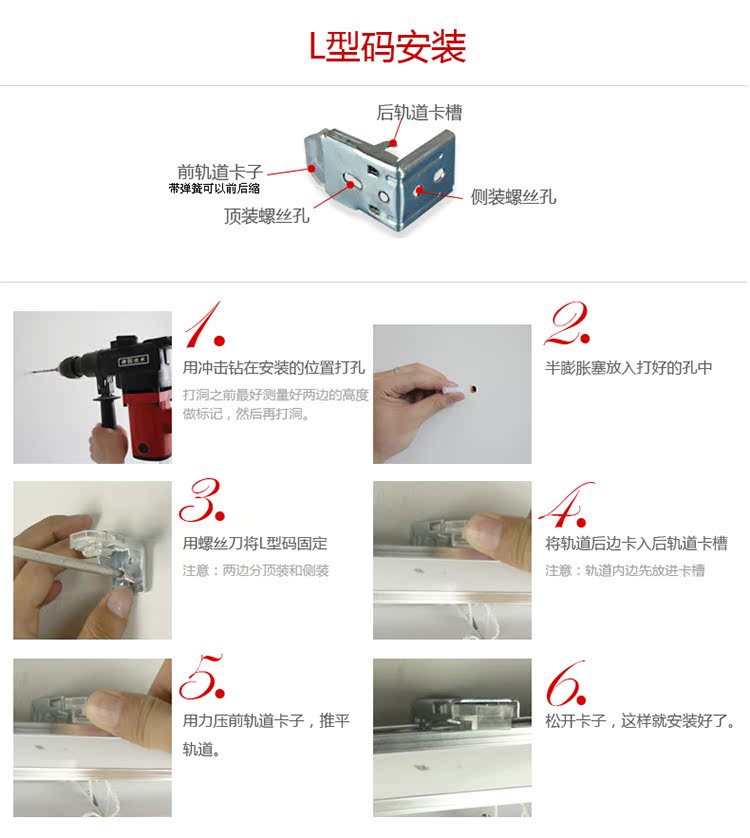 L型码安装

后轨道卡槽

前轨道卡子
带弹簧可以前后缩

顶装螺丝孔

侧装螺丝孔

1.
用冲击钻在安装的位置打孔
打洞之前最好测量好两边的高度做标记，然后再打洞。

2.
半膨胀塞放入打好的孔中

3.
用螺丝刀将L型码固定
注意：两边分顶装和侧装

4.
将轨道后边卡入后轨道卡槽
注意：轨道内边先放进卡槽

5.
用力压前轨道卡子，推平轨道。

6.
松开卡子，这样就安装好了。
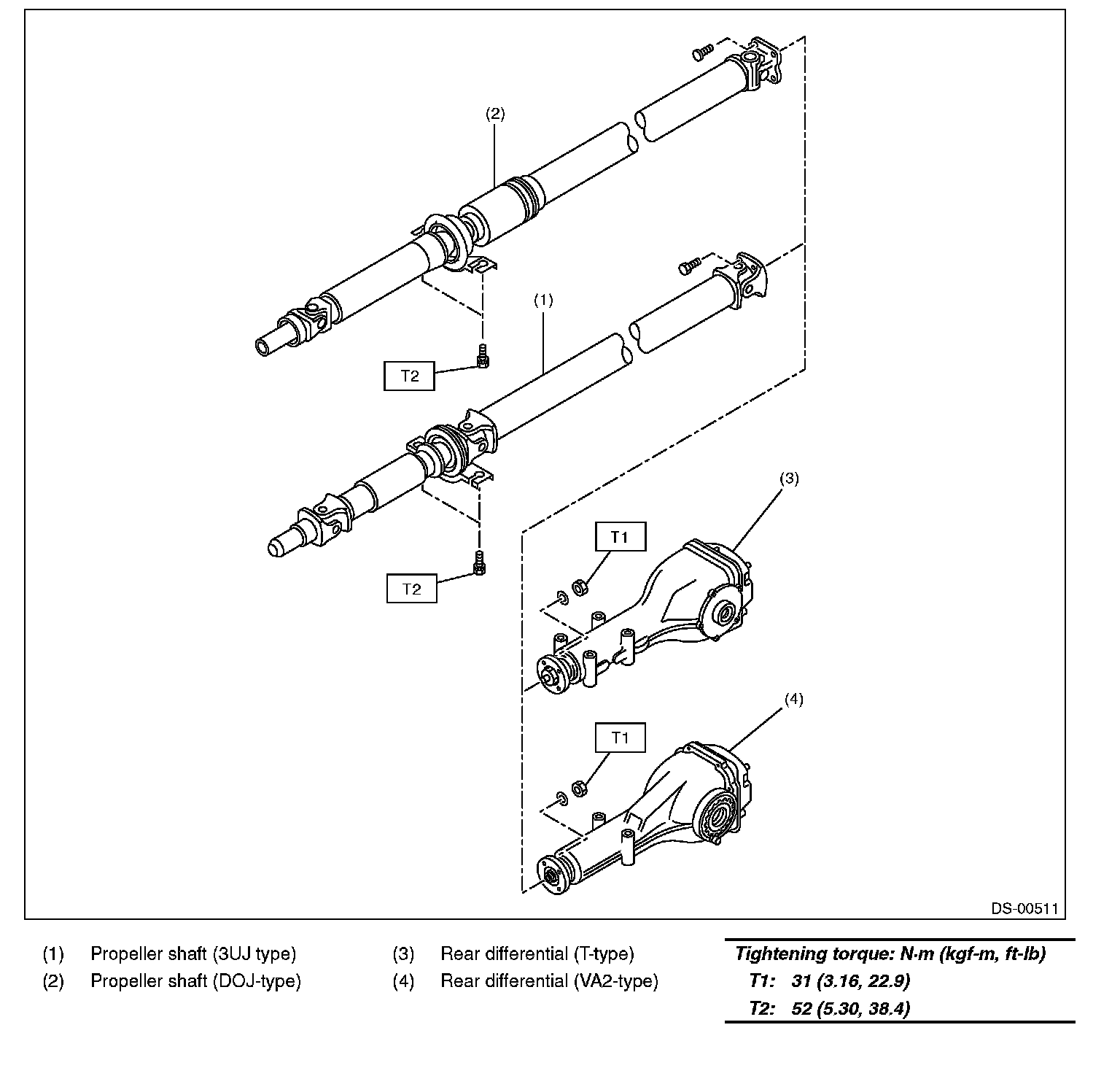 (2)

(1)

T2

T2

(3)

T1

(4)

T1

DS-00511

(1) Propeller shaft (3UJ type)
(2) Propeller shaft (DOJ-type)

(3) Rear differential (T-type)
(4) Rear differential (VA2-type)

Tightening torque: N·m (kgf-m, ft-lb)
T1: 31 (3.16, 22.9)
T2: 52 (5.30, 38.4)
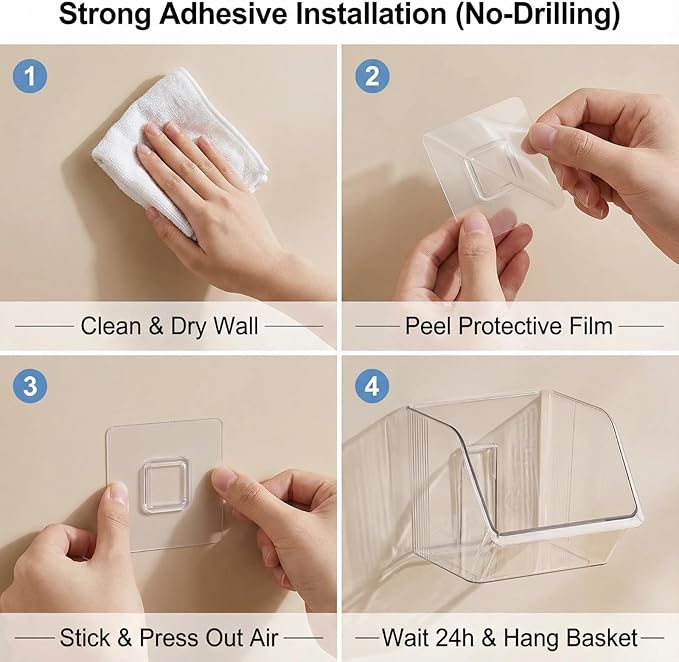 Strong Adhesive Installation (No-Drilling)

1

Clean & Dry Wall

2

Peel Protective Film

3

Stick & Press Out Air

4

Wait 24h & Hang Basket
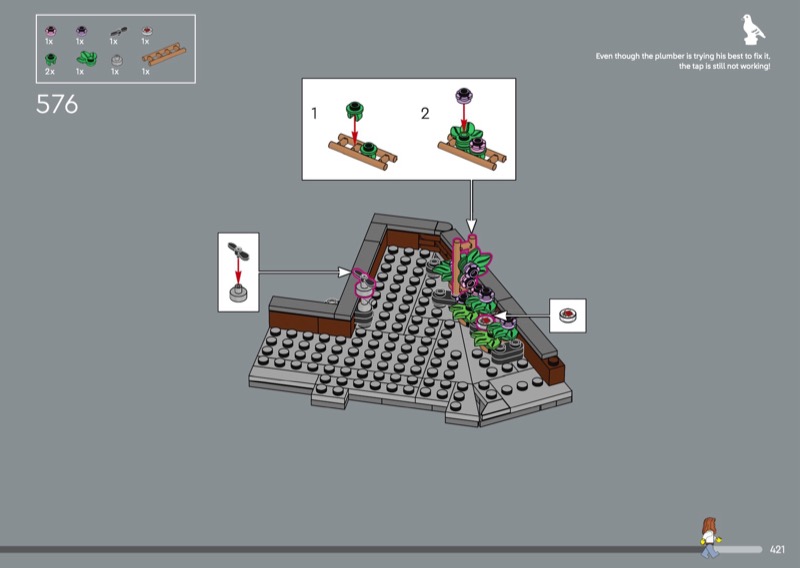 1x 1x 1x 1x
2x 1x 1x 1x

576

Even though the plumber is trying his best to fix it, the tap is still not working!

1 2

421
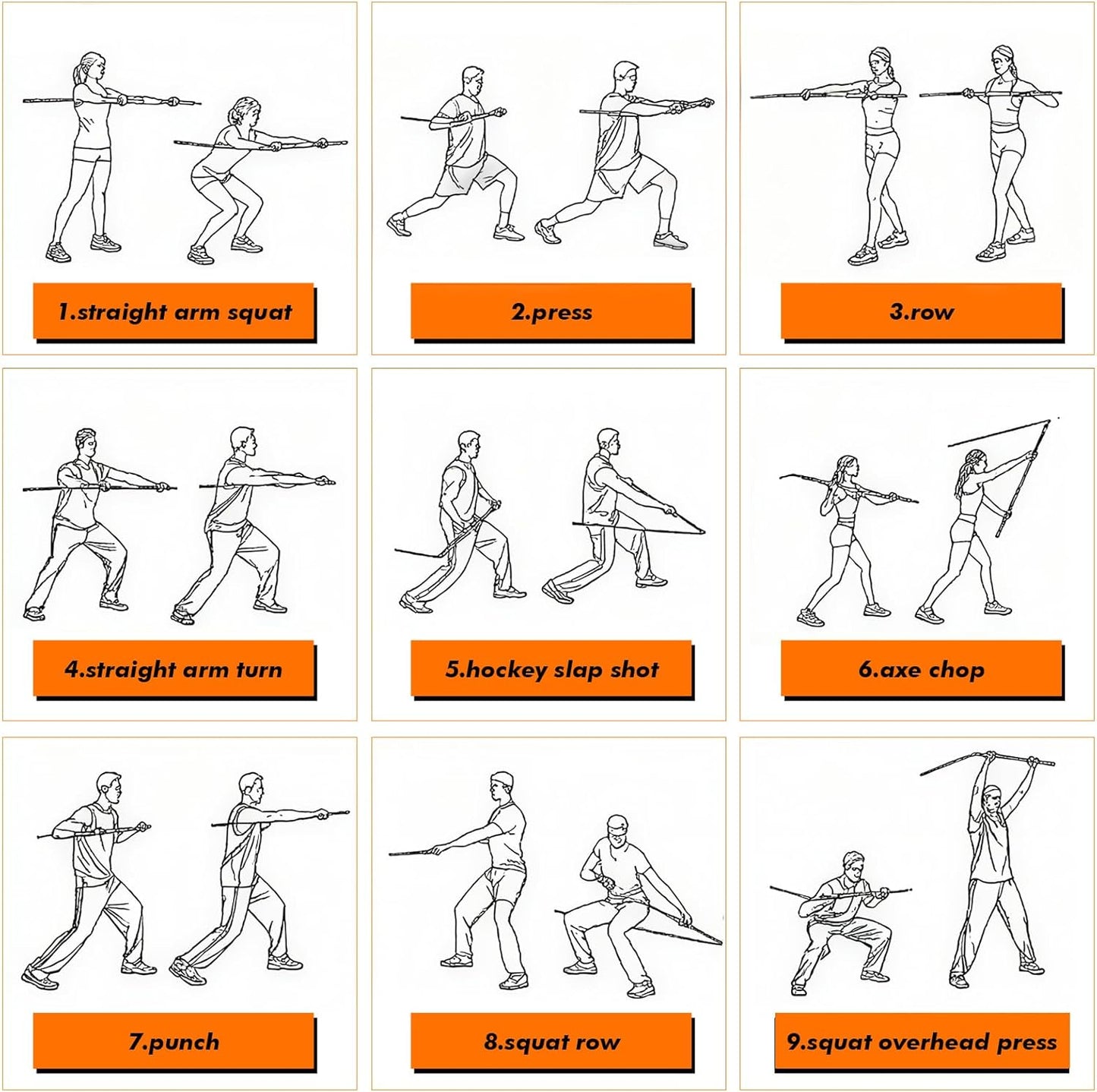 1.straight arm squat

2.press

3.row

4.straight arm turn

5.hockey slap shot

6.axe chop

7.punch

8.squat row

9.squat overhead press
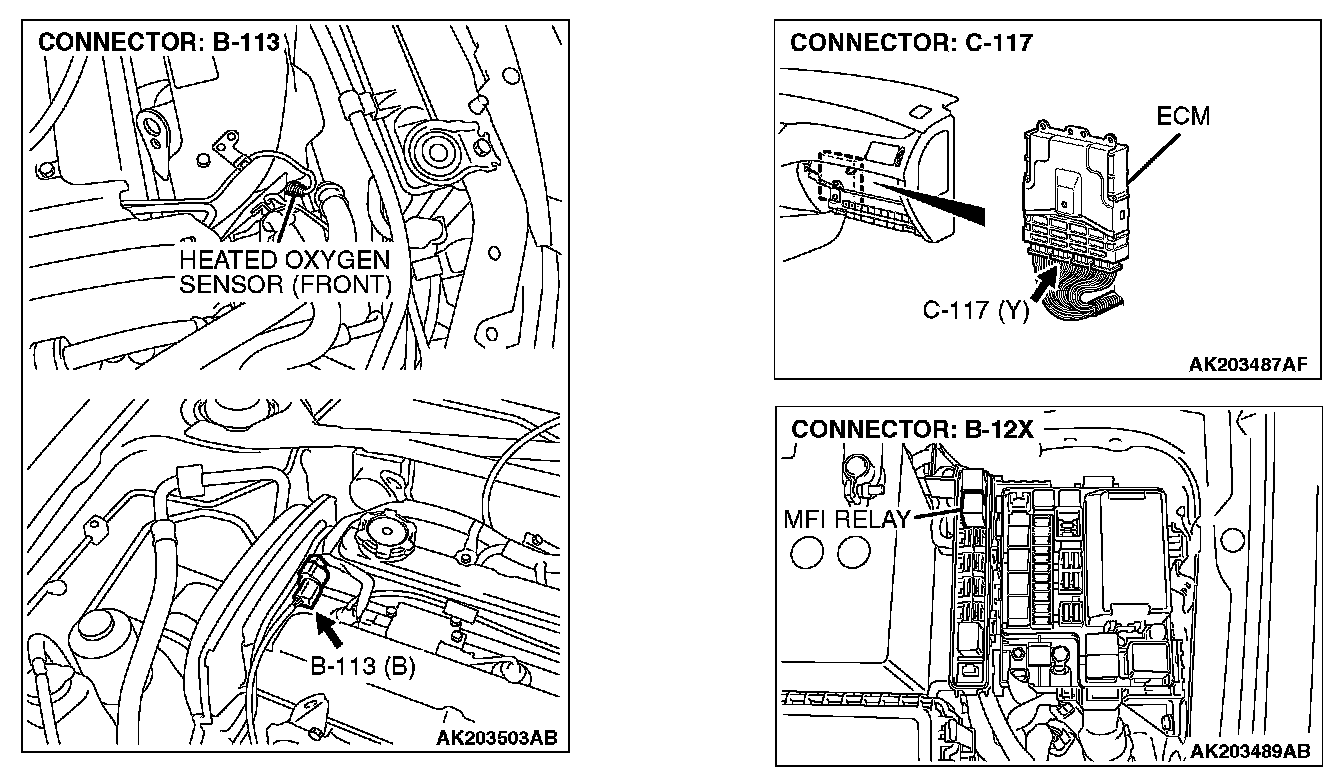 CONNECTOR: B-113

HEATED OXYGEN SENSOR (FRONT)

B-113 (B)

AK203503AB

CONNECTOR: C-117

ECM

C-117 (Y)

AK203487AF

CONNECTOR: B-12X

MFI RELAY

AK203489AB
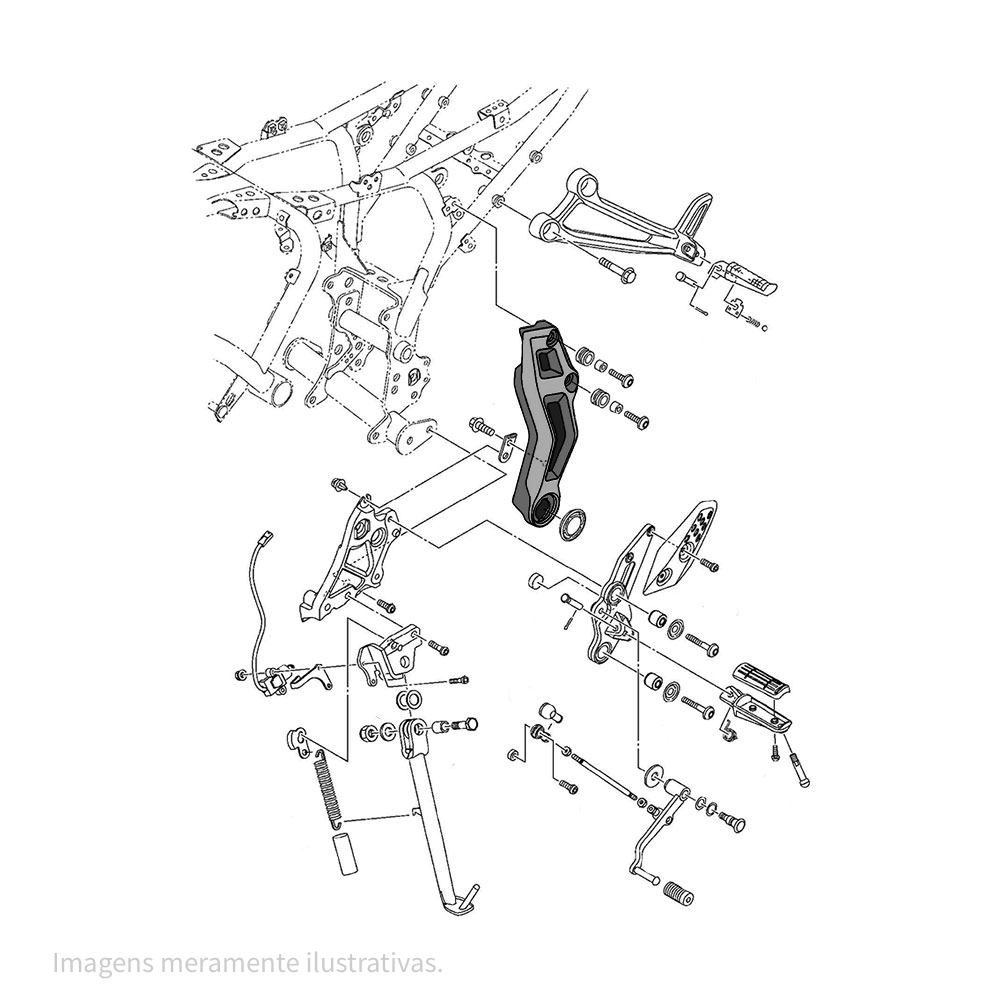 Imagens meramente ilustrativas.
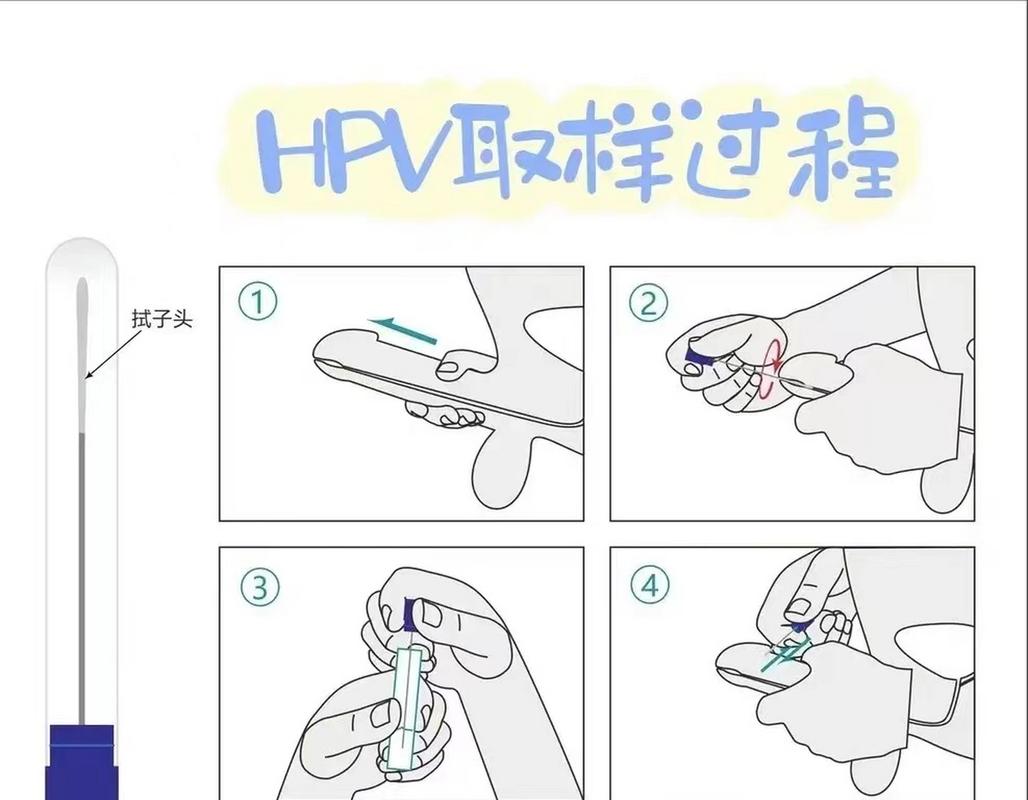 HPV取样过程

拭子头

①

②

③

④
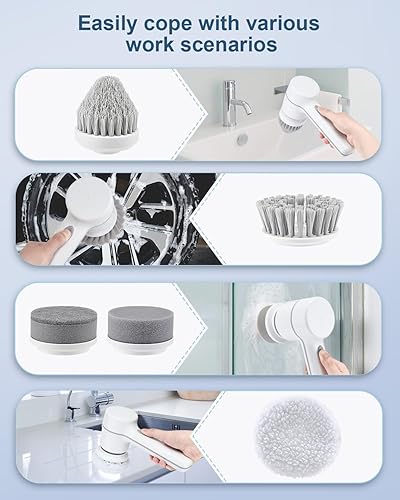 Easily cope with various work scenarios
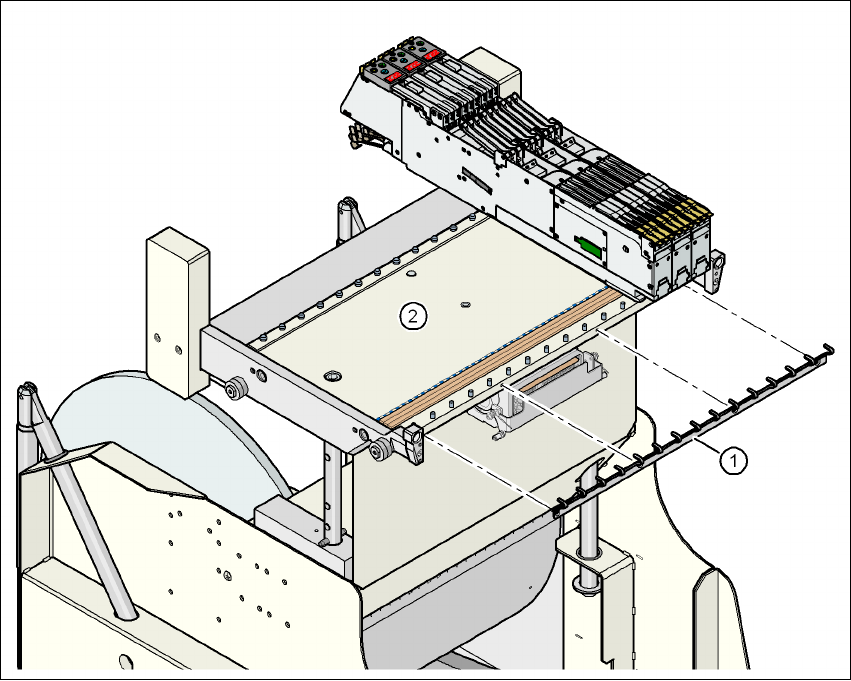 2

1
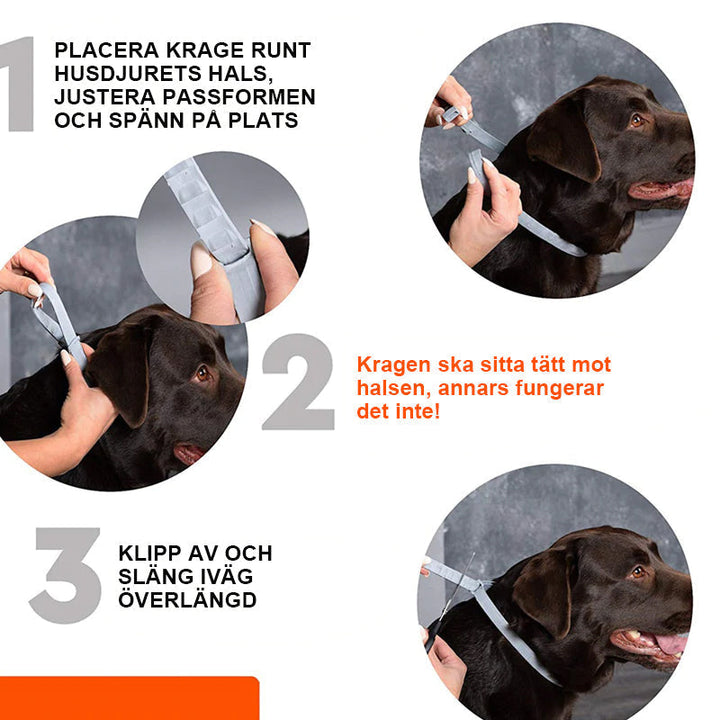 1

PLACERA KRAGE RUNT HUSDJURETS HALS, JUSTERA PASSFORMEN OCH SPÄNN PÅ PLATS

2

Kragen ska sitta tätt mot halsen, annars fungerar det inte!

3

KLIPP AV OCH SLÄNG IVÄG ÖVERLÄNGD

^^^^^^^^

The task:
Copy the lines exactly. Start at the line with "打洞之前最好测量好两边的高度做标记，然后再打洞。", end at the last line above, include both, and omit all pictures.

Output of the exercise:
打洞之前最好测量好两边的高度做标记，然后再打洞。

2.
半膨胀塞放入打好的孔中

3.
用螺丝刀将L型码固定
注意：两边分顶装和侧装

4.
将轨道后边卡入后轨道卡槽
注意：轨道内边先放进卡槽

5.
用力压前轨道卡子，推平轨道。

6.
松开卡子，这样就安装好了。
 (2)

(1)

T2

T2

(3)

T1

(4)

T1

DS-00511

(1) Propeller shaft (3UJ type)
(2) Propeller shaft (DOJ-type)

(3) Rear differential (T-type)
(4) Rear differential (VA2-type)

Tightening torque: N·m (kgf-m, ft-lb)
T1: 31 (3.16, 22.9)
T2: 52 (5.30, 38.4)
 Strong Adhesive Installation (No-Drilling)

1

Clean & Dry Wall

2

Peel Protective Film

3

Stick & Press Out Air

4

Wait 24h & Hang Basket
 1x 1x 1x 1x
2x 1x 1x 1x

576

Even though the plumber is trying his best to fix it, the tap is still not working!

1 2

421
 1.straight arm squat

2.press

3.row

4.straight arm turn

5.hockey slap shot

6.axe chop

7.punch

8.squat row

9.squat overhead press
 CONNECTOR: B-113

HEATED OXYGEN SENSOR (FRONT)

B-113 (B)

AK203503AB

CONNECTOR: C-117

ECM

C-117 (Y)

AK203487AF

CONNECTOR: B-12X

MFI RELAY

AK203489AB
 Imagens meramente ilustrativas.
 HPV取样过程

拭子头

①

②

③

④
 Easily cope with various work scenarios
 2

1
 1

PLACERA KRAGE RUNT HUSDJURETS HALS, JUSTERA PASSFORMEN OCH SPÄNN PÅ PLATS

2

Kragen ska sitta tätt mot halsen, annars fungerar det inte!

3

KLIPP AV OCH SLÄNG IVÄG ÖVERLÄNGD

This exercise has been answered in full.